EXERCISE REQUIREMENTS
Set down, exactly and with no pictures, the line that contains "Thumbnail for Opening Fresh Halved Avocado ." and all lines after it in the listing.

RAW DATA
=======

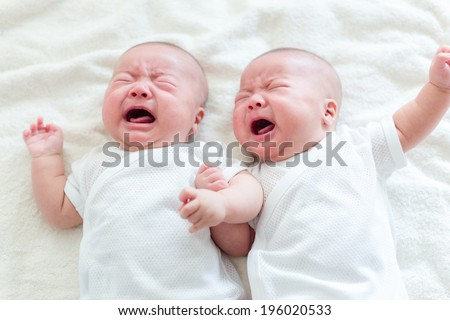 Twins brother baby crying - stock photo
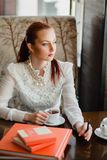 Beautiful girl in the cafe. With books Royalty Free Stock Image
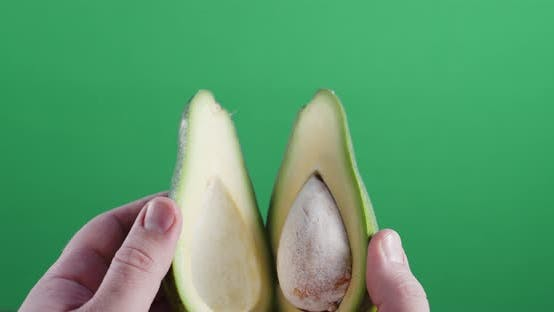 Thumbnail for Opening Fresh Halved Avocado .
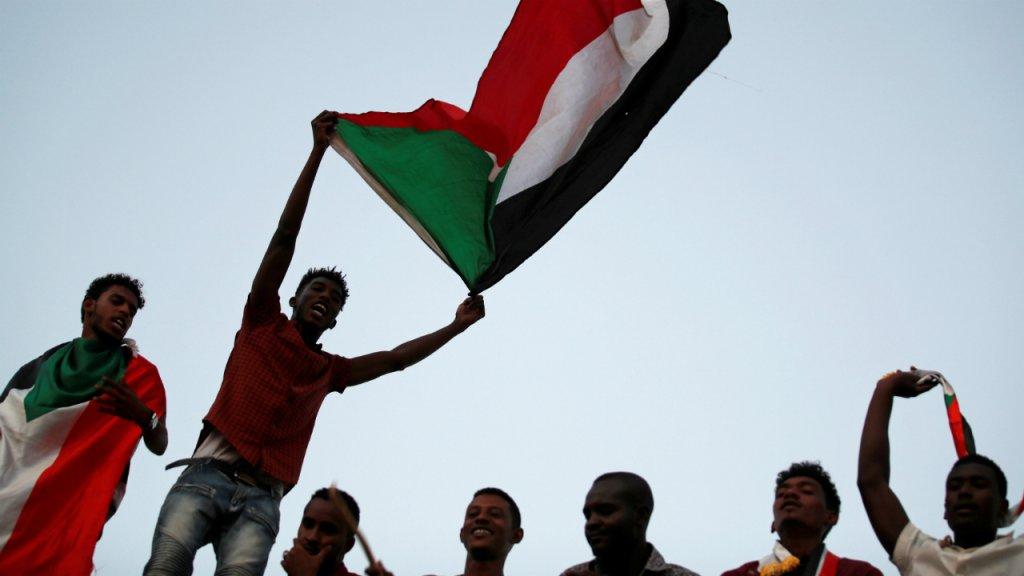 Des Soudanais agitent le drapeau national lors d'une manifestation en face du ministère de la Défense à Khartoum, le 21 avril 2019. Crédit : Umit Bektas / Reuters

=======

RESULT
 Thumbnail for Opening Fresh Halved Avocado .
 Des Soudanais agitent le drapeau national lors d'une manifestation en face du ministère de la Défense à Khartoum, le 21 avril 2019. Crédit : Umit Bektas / Reuters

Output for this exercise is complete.